Passage to read:
>>>>
If, admitting all the facts stated to be true, the liability of the defendant does not follow as a legal conclusion, the complaint is bad. This is true of every complaint, regardless of the subject matter. The performance of all conditions which are precedent to the liability of the defendant, whether founded upon a contract or a statute, must be alleged in some *448form, either general or special. In actions upon contracts, a general allegation of performance of conditions precedent is declared sufficient by our statute. (Practice Act, Sec. 60.) But a general allegation of the performance of conditions prescribed by a statute has not been so declared, and is not, therefore, sufficient. (Dye v. Dye, 11 Cal. 163; People v. Jackson, 24 Cal. 680.)

The same rule prevails as to judgments and determinations of Courts, tribunals, Boards, and officers of inferior or special jurisdiction. ■ In favor of such the law intends nothing; hence, if the liability of the defendant depends upon them, the facts conferring jurisdiction must be specially alleged at common law; but under our statute, an allegation that the judgment or determination was duly given or made is declared sufficient. (Practice Act, Sec. 59.)
<<<<
Exercise requirements:
**1)** In the passage on pleading a complaint, begin at the words "If, admitting all" and stop after the words "24 Cal. 680.)". Transcribe that part.
**2)** Answer these about the passage on pleading a complaint:
(a) Which section of the Practice Act makes a general allegation of performance of conditions precedent sufficient in actions upon contracts?
(b) Which section of the Practice Act makes an allegation that a judgment or determination was duly given or made sufficient?
(c) Which two cases are cited for the point that a general allegation of performing conditions prescribed by a statute is not sufficient?

Excerpted records:
>>>>
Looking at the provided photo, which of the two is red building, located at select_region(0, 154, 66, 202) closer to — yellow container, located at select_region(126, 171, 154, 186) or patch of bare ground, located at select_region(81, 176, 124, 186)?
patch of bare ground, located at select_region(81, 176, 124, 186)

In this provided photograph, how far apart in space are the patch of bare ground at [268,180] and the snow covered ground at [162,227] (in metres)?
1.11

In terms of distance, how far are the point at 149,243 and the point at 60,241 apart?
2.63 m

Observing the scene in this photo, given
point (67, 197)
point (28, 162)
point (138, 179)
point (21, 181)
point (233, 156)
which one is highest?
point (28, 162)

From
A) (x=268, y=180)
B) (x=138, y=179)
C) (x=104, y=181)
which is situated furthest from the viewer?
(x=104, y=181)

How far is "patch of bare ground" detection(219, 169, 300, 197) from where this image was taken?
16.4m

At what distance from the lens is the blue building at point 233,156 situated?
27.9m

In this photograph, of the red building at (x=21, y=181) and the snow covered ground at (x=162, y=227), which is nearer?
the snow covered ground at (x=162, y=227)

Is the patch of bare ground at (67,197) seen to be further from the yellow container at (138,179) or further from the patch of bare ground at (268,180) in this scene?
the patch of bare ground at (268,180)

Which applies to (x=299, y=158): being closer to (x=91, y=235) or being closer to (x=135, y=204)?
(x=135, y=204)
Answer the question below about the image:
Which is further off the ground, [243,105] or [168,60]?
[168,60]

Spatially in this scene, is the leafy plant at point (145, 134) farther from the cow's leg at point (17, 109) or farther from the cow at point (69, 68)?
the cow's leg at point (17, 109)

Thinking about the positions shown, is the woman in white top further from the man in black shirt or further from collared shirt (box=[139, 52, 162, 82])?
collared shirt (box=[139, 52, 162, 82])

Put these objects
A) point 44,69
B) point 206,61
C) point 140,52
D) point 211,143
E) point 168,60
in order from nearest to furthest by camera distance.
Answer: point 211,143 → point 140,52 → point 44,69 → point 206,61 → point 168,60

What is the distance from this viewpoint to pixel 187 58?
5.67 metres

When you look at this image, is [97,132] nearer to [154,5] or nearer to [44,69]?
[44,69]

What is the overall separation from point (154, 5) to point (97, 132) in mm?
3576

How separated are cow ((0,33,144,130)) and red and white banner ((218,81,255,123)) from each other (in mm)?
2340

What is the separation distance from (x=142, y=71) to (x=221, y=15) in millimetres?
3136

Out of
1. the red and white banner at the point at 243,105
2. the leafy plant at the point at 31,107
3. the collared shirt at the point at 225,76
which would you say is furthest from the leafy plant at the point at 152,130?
<<<<
Responses per task:
**1)**
If, admitting all the facts stated to be true, the liability of the defendant does not follow as a legal conclusion, the complaint is bad. This is true of every complaint, regardless of the subject matter. The performance of all conditions which are precedent to the liability of the defendant, whether founded upon a contract or a statute, must be alleged in some *448form, either general or special. In actions upon contracts, a general allegation of performance of conditions precedent is declared sufficient by our statute. (Practice Act, Sec. 60.) But a general allegation of the performance of conditions prescribed by a statute has not been so declared, and is not, therefore, sufficient. (Dye v. Dye, 11 Cal. 163; People v. Jackson, 24 Cal. 680.)

**2)**
(a) Section 60.
(b) Section 59.
(c) Dye v. Dye, 11 Cal. 163, and People v. Jackson, 24 Cal. 680.